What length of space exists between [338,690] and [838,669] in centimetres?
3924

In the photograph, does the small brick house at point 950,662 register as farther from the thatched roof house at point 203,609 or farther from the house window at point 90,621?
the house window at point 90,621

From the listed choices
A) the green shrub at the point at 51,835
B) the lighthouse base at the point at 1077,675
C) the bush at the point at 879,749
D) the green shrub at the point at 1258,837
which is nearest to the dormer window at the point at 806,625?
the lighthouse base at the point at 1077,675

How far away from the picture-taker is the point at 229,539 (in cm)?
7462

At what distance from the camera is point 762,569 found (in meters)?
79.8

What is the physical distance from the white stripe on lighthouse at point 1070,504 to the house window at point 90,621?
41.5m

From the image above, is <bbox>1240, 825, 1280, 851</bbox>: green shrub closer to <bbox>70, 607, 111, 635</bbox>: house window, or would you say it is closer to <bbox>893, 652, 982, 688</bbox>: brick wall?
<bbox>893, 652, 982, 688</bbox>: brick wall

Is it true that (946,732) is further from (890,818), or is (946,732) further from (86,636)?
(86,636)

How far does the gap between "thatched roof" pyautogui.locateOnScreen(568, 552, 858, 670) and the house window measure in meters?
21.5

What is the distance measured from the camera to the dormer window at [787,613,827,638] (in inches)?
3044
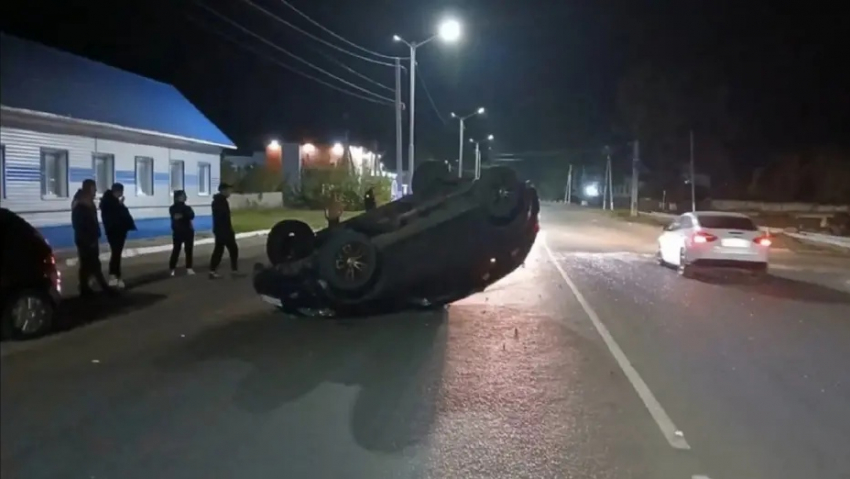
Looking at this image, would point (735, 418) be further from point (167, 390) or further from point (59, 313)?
point (59, 313)

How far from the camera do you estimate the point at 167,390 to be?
772cm

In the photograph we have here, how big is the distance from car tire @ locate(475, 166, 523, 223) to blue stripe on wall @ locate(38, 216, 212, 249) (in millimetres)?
3822

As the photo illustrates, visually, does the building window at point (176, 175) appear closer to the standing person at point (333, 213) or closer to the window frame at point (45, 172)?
the window frame at point (45, 172)

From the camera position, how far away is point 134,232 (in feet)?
25.7

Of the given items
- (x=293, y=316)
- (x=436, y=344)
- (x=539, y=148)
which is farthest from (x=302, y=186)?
(x=539, y=148)

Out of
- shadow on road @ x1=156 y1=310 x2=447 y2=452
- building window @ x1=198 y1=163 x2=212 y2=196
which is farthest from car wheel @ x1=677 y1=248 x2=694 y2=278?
building window @ x1=198 y1=163 x2=212 y2=196

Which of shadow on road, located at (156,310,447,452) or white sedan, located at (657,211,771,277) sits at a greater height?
white sedan, located at (657,211,771,277)

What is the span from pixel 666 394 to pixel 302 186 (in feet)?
62.7

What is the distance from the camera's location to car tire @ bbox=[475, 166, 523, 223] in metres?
11.7

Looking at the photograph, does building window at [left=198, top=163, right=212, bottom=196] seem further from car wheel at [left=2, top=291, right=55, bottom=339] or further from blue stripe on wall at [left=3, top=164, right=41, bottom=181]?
blue stripe on wall at [left=3, top=164, right=41, bottom=181]

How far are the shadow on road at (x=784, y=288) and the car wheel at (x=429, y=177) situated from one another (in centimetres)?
720

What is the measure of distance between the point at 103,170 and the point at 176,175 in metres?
2.52

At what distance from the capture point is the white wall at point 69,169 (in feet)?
13.9

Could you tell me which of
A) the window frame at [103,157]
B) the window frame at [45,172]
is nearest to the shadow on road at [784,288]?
the window frame at [103,157]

┄┄┄┄┄┄

= THE REQUEST =
Reproduce only those lines of the entries above that run from the line with "Looking at the" to the final line.

= TASK RESULT =
Looking at the photograph, does building window at [left=198, top=163, right=212, bottom=196] seem further from car wheel at [left=2, top=291, right=55, bottom=339] or further from blue stripe on wall at [left=3, top=164, right=41, bottom=181]?
blue stripe on wall at [left=3, top=164, right=41, bottom=181]

How far are the shadow on road at (x=784, y=288) and the car wheel at (x=429, y=177) situated from one another (in centimetres)?
720

What is the measure of distance between the point at 103,170 and the point at 176,175 in metres?
2.52

At what distance from the capture point is the white wall at point 69,169 (in feet)?
13.9

Could you tell me which of
A) the window frame at [103,157]
B) the window frame at [45,172]
is nearest to the shadow on road at [784,288]?
the window frame at [103,157]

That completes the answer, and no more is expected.